Records of scene-based questions:
· · ·

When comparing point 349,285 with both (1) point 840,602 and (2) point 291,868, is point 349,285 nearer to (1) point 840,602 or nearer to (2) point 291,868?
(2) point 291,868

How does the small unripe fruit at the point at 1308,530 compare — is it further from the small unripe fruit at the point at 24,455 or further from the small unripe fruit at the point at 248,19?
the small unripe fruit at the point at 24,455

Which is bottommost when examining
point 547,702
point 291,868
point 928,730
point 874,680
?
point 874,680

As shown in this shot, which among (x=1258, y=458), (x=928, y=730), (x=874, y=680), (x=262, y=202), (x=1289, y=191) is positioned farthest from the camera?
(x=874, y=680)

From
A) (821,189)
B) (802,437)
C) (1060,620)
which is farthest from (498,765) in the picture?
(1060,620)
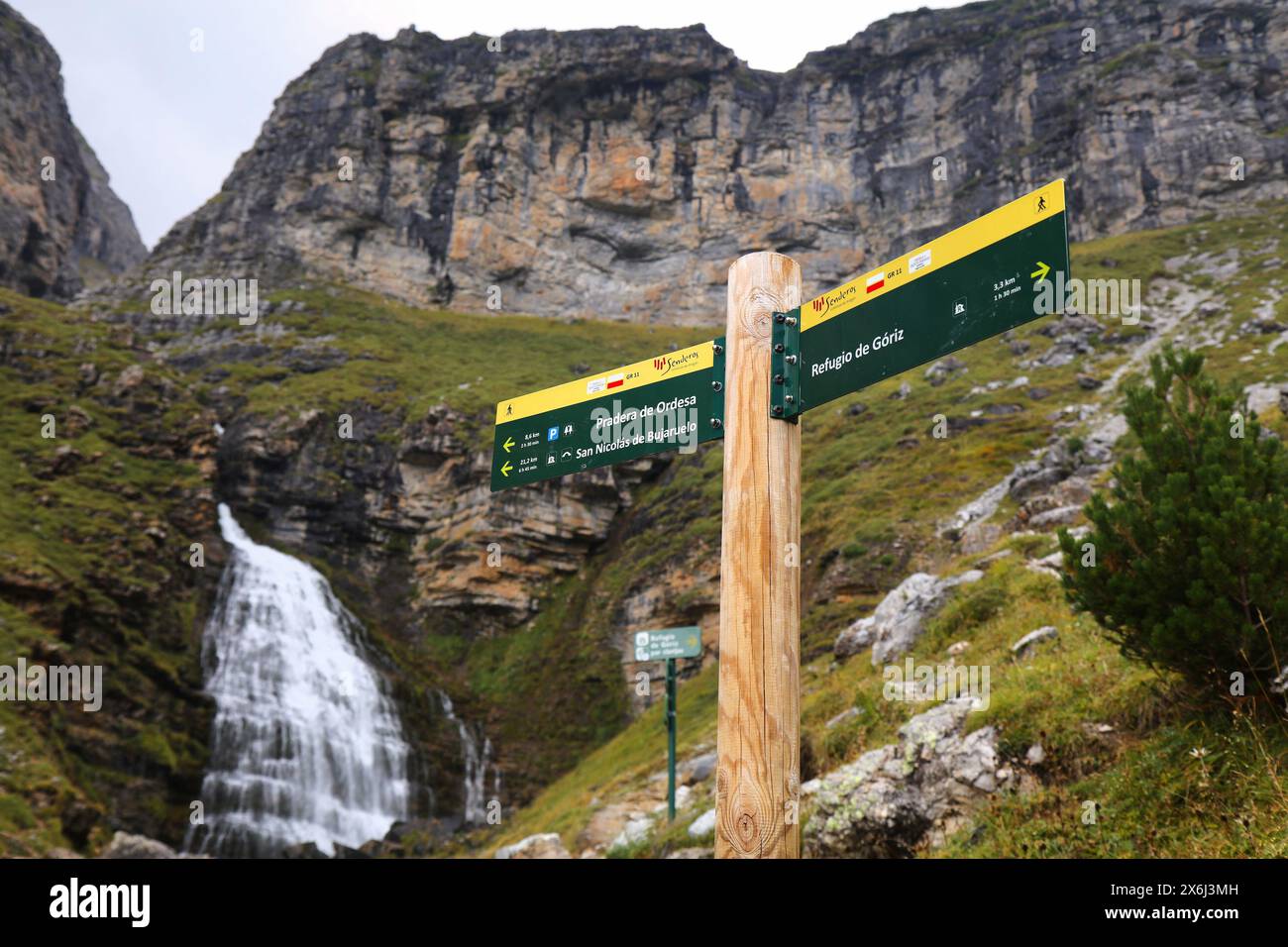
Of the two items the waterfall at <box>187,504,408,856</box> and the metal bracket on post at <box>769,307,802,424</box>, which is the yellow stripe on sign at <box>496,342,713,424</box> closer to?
the metal bracket on post at <box>769,307,802,424</box>

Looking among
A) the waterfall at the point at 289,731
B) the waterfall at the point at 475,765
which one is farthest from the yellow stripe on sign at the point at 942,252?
the waterfall at the point at 475,765

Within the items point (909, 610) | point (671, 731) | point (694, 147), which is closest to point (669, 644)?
point (671, 731)

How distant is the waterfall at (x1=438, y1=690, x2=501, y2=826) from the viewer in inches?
1248

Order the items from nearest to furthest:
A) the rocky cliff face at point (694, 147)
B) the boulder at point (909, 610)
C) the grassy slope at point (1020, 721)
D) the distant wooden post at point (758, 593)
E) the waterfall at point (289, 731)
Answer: the distant wooden post at point (758, 593) < the grassy slope at point (1020, 721) < the boulder at point (909, 610) < the waterfall at point (289, 731) < the rocky cliff face at point (694, 147)

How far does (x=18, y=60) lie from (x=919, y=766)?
376 feet

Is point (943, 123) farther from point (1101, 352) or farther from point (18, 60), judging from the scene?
point (18, 60)

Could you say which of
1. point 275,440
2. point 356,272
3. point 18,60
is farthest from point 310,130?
point 275,440

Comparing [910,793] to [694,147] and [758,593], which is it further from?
[694,147]

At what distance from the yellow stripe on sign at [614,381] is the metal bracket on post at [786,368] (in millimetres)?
347

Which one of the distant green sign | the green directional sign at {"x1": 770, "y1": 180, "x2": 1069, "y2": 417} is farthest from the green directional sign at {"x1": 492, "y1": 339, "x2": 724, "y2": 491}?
the distant green sign

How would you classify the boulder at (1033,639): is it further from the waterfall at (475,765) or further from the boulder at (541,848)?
the waterfall at (475,765)

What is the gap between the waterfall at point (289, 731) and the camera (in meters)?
26.9

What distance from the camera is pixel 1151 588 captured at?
6.32m

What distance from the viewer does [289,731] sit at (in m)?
29.4
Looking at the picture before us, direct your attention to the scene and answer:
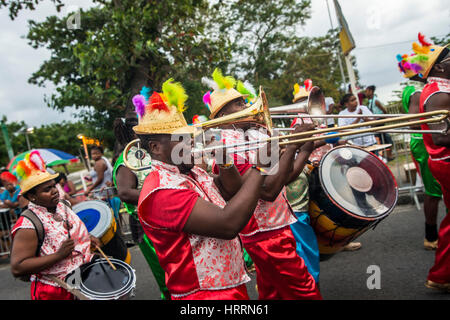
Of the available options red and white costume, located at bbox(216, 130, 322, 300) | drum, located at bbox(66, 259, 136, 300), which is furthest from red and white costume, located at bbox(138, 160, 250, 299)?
drum, located at bbox(66, 259, 136, 300)

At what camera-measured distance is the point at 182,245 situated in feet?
5.90

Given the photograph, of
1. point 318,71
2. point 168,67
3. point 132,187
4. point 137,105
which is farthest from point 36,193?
point 318,71

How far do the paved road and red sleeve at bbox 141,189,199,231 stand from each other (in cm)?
259

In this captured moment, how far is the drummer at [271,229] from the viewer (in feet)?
8.11

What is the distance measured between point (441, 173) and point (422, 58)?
3.55 feet

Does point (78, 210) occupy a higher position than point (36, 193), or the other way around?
point (36, 193)

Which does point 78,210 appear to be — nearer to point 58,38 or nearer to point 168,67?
point 168,67

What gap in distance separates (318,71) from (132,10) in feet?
63.7

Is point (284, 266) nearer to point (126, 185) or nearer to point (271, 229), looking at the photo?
point (271, 229)

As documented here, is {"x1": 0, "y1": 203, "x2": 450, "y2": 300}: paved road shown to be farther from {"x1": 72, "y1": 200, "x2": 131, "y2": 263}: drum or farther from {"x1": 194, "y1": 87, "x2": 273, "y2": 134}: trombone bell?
{"x1": 194, "y1": 87, "x2": 273, "y2": 134}: trombone bell

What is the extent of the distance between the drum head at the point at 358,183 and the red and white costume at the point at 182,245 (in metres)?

· · ·

WHAT THIS TASK INVOLVES » Copy the listing over exactly, skipping the pictures it holds.

EXERCISE RESULT »
When comparing point 349,285 with both (1) point 840,602 and (2) point 291,868, is point 349,285 nearer to (1) point 840,602 or nearer to (2) point 291,868?
(2) point 291,868

How does the small unripe fruit at the point at 1308,530 compare — is it further from the small unripe fruit at the point at 24,455 or further from the small unripe fruit at the point at 248,19?
the small unripe fruit at the point at 24,455

Which is bottommost when examining
point 547,702
point 291,868
point 928,730
point 874,680
?
point 874,680

As shown in this shot, which among (x=1258, y=458), (x=928, y=730), (x=874, y=680), (x=262, y=202), (x=1289, y=191) is positioned farthest from the camera?
(x=874, y=680)

From
A) (821,189)
B) (802,437)
C) (1060,620)
which is farthest from (498,765) in the picture?
(1060,620)
Of the two items the waterfall at <box>187,504,408,856</box> and the metal bracket on post at <box>769,307,802,424</box>, which is the yellow stripe on sign at <box>496,342,713,424</box> closer to?
the metal bracket on post at <box>769,307,802,424</box>

Looking among
A) the waterfall at the point at 289,731
B) the waterfall at the point at 475,765
which one is farthest from the yellow stripe on sign at the point at 942,252?
the waterfall at the point at 475,765

Within the items point (909, 610) | point (671, 731) | point (694, 147), which is closest to point (669, 644)?
point (671, 731)

How distant is the waterfall at (x1=438, y1=690, x2=501, y2=826) from the viewer in inches?
1248

Order the items from nearest to furthest:
A) the rocky cliff face at point (694, 147)
B) the boulder at point (909, 610)
C) the grassy slope at point (1020, 721)
D) the distant wooden post at point (758, 593)
E) the waterfall at point (289, 731)
Answer: the distant wooden post at point (758, 593) < the grassy slope at point (1020, 721) < the boulder at point (909, 610) < the waterfall at point (289, 731) < the rocky cliff face at point (694, 147)

How far does (x=18, y=60) lie from (x=919, y=766)?
376 feet

Is point (943, 123) farther from point (1101, 352) or farther from point (18, 60), judging from the scene?
point (18, 60)

Could you say which of
1. point 275,440
2. point 356,272
3. point 18,60
is farthest from point 310,130?
point 275,440

Comparing [910,793] to [694,147] and [758,593], which is it further from?
[694,147]

At what distance from the yellow stripe on sign at [614,381] is the metal bracket on post at [786,368] (in millimetres)?
347

Which one of the distant green sign | the green directional sign at {"x1": 770, "y1": 180, "x2": 1069, "y2": 417} is farthest from the green directional sign at {"x1": 492, "y1": 339, "x2": 724, "y2": 491}?
the distant green sign

How would you classify the boulder at (1033,639): is it further from the waterfall at (475,765) or further from the boulder at (541,848)?
the waterfall at (475,765)

What is the gap between the waterfall at point (289, 731) and the camera (in meters)?
26.9

What distance from the camera is pixel 1151 588 captured at?
6.32m

What distance from the viewer does [289,731] sit at (in m)?
29.4
Looking at the picture before us, direct your attention to the scene and answer:
Of the available options red and white costume, located at bbox(216, 130, 322, 300) | drum, located at bbox(66, 259, 136, 300), which is furthest from red and white costume, located at bbox(138, 160, 250, 299)?
drum, located at bbox(66, 259, 136, 300)

At what camera-measured distance is the point at 182,245 situated in feet?
5.90

Given the photograph, of
1. point 318,71
2. point 168,67
3. point 132,187
4. point 137,105
which is farthest from point 36,193?
point 318,71

How far do the paved road and red sleeve at bbox 141,189,199,231 stand from each other (in cm)?
259

In this captured moment, how far is the drummer at [271,229] from the viewer (in feet)?
8.11

What is the distance measured between point (441, 173) and point (422, 58)?
3.55 feet

Does point (78, 210) occupy a higher position than point (36, 193), or the other way around?
point (36, 193)

Which does point 78,210 appear to be — nearer to point 58,38 or nearer to point 168,67?
point 168,67

What gap in distance separates (318,71) from (132,10) in feet?
63.7

Is point (284, 266) nearer to point (126, 185) or nearer to point (271, 229), looking at the photo?
point (271, 229)

As documented here, is {"x1": 0, "y1": 203, "x2": 450, "y2": 300}: paved road shown to be farther from {"x1": 72, "y1": 200, "x2": 131, "y2": 263}: drum or farther from {"x1": 194, "y1": 87, "x2": 273, "y2": 134}: trombone bell?
{"x1": 194, "y1": 87, "x2": 273, "y2": 134}: trombone bell

What is the extent of the distance between the drum head at the point at 358,183 and the red and white costume at the point at 182,245 (in metres)?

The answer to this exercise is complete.